I endorse: Pam Swoner
District 6 is next on my list. This one has Tyrese Hunter challenging current board chair Cheryl Mayes. What’s interesting here is that Hunter has received the least of the charter supported candidates, $27,372, yet is outwardly the most supportive of charter schools. It’s baffling to me that the schools she supports are mostly of the longer days, more discipline ilk. They are made up of primarily minority students and are markedly different then the schools attended by more affluent students.
I asked John Little, who’s working doggedly on her campaign and who’s a friend, why she would support sending minority children to a school that teaches, eyes front, pay attention don’t talk out of turn while white children populate schools where they are encouraged to be creative and think outside of the box.

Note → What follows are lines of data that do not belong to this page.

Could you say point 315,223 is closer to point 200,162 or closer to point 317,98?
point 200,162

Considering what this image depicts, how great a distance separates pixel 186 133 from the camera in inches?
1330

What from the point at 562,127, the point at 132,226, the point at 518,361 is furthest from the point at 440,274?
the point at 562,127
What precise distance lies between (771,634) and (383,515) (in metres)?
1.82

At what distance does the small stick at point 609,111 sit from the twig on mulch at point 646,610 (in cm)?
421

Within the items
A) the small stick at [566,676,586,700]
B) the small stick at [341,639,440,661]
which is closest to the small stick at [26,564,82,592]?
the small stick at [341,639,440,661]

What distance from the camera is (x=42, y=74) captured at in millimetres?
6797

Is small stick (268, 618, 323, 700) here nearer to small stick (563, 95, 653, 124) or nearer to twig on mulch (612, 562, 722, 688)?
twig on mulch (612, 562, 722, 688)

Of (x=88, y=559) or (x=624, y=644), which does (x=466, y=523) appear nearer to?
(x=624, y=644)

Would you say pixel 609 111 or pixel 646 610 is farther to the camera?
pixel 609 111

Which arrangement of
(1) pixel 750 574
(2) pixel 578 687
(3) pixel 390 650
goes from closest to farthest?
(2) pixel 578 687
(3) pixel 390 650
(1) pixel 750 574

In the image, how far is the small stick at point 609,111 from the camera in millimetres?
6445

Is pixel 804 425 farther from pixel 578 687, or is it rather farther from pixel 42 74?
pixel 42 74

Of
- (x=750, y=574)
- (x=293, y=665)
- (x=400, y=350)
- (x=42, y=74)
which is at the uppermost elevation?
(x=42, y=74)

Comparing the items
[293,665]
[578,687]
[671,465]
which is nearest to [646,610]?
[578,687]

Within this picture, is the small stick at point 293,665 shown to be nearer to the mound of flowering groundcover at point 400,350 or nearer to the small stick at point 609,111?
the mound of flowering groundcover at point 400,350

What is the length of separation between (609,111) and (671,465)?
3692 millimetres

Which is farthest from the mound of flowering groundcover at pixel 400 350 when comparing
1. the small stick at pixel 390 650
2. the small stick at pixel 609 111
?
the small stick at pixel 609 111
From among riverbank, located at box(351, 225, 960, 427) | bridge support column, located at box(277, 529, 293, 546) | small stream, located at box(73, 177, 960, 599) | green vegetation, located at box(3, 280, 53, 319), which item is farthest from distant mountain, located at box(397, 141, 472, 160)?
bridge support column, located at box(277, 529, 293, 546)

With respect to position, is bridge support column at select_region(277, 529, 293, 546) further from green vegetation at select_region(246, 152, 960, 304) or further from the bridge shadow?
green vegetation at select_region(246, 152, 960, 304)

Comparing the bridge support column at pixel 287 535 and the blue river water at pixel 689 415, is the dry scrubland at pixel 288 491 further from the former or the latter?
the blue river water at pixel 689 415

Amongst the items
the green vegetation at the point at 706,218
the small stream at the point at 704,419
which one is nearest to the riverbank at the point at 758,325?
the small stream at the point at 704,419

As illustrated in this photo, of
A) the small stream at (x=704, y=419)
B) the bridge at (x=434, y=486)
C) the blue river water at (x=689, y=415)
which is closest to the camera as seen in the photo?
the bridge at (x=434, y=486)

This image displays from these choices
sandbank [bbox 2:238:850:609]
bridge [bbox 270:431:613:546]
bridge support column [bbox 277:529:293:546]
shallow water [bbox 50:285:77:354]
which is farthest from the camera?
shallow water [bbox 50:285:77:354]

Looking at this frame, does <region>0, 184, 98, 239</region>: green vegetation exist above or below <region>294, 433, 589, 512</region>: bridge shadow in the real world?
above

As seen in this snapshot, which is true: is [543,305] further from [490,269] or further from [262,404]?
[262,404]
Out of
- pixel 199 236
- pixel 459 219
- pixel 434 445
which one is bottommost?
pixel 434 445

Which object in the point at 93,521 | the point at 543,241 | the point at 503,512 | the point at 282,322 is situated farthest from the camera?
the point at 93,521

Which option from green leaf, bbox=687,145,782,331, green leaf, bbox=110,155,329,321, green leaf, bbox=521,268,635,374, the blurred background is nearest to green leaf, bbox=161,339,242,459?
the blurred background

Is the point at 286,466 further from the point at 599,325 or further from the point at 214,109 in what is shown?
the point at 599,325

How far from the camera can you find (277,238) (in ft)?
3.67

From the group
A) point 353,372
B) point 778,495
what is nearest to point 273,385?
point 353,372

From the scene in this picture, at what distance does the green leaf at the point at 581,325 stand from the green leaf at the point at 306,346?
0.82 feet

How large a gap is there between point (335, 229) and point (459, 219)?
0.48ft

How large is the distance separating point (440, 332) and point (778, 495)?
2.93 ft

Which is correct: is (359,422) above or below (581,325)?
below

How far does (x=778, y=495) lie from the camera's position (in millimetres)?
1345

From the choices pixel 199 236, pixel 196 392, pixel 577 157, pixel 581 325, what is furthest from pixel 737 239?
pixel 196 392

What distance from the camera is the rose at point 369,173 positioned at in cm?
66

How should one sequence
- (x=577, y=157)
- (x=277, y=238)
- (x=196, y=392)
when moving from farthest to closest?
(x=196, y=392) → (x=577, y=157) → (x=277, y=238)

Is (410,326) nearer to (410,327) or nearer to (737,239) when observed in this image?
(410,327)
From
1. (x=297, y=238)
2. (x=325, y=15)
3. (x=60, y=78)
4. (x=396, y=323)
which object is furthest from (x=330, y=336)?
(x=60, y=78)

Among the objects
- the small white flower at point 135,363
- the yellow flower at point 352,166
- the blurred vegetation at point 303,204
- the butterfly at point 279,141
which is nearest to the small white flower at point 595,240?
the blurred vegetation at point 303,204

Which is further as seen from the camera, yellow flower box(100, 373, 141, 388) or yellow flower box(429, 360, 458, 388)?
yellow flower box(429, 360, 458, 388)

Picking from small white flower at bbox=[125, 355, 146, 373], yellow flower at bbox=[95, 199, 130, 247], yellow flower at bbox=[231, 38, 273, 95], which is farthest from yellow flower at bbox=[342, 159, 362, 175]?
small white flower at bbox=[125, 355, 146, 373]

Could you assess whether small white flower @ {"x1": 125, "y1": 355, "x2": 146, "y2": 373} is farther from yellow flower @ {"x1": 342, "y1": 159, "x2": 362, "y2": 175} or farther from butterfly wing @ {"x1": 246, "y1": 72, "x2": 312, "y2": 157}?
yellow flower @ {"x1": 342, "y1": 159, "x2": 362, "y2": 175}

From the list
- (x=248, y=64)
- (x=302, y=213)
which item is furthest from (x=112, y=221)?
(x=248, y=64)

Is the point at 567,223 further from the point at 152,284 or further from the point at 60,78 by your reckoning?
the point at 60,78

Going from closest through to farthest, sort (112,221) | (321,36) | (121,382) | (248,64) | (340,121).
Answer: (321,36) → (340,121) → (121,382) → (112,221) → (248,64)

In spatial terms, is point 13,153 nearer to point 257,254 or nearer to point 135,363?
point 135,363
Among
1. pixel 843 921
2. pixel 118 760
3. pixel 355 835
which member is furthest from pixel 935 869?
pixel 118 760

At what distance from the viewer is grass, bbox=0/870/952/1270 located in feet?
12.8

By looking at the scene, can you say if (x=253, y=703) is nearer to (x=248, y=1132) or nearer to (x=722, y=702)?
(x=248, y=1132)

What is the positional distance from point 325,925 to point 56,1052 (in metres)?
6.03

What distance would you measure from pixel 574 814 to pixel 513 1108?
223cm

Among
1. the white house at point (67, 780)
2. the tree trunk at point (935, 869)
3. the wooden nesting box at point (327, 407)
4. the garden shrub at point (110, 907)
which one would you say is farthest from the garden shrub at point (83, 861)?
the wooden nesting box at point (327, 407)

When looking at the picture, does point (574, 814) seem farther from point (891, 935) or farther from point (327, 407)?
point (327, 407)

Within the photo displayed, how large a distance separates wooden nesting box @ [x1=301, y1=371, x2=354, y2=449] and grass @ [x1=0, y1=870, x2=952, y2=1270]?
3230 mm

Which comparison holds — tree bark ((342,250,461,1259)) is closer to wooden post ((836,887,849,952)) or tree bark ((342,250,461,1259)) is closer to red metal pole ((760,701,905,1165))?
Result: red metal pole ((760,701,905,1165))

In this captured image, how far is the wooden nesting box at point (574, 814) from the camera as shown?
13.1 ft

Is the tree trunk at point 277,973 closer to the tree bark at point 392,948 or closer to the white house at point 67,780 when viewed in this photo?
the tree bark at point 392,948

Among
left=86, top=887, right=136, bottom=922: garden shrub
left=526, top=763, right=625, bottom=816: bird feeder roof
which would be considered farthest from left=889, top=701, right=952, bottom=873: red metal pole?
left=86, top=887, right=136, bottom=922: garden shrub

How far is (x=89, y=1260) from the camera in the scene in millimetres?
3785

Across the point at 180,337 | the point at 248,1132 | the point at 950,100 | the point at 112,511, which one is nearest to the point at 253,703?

What does he think the effect would be when the two demographics left school with two different skill sets? Who were going to be the worker bees and who were going to be the overseers? He didn’t have an answer, but I encourage you to ask that question when casting your vote.
Cheryl Mayes, again knows her district and is extremely accessible. She’s exhibited balanced leadership during a very tumultuous time. I don’t always agree with Ms. Mayes but I certainly respect her. She deserves another term.
I endorse: Cheryl Mayes
Lastly, but certainly not least, is district 8. The land of the big money. This district alone has raised over 100k between the two candidates. The incumbent in this district decided not to run, so we have two first timers. Mary Pierce has raised $66,620 while Becky Sharpe has raised $42,070. While its a little more difficult here, I think you can figure out who has the love of the reform crowd.
Watching this race is like watching a college football team compete against an NFL team. Ms. Pierce is personable, engaging, and energetic but Ms. Sharpe is just deeper and more concrete. The skills that she brings to the table are nothing short of jaw dropping. I once heard someone say that if you have to explain why someone is a hall of famer…they’re not. That axiom applies here. Ms Sharpe’s credentials require no explanation. On re-evaluation, this is like watching a Teach for America Corp member teach next to a seasoned teacher.
I endorse: Becky Sharpe
So there you have it. That certainly took a little longer then I anticipated, but hopefully was worth it. Keep in mind that even if you don’t have children in the school system this race is important. The children of today are the shapers of tomorrow. Your future quality of life is directly dependent on the quality of citizens developed. Parties fueled by self interests are obviously trying to buy the outcome. I’d ask why? Push back. Do your due diligence and most importantly vote.